Problem requirements: Restate all the lines below word for word, but omit the pictures.

Input data:
★ ★ ★
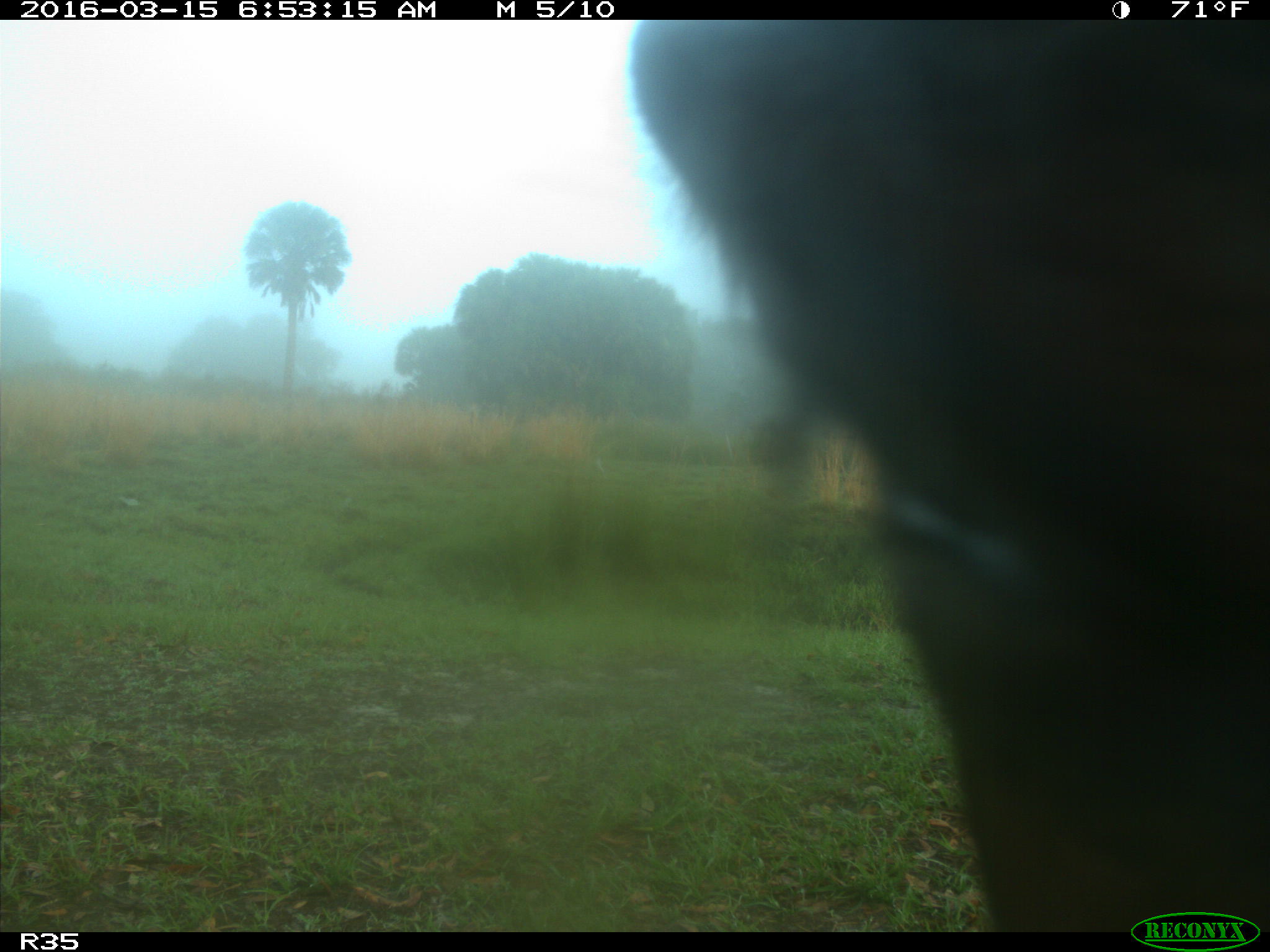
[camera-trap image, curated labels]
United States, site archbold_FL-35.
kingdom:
★ ★ ★
Final answer:
[camera-trap image, curated labels]
United States, site archbold_FL-35.
kingdom:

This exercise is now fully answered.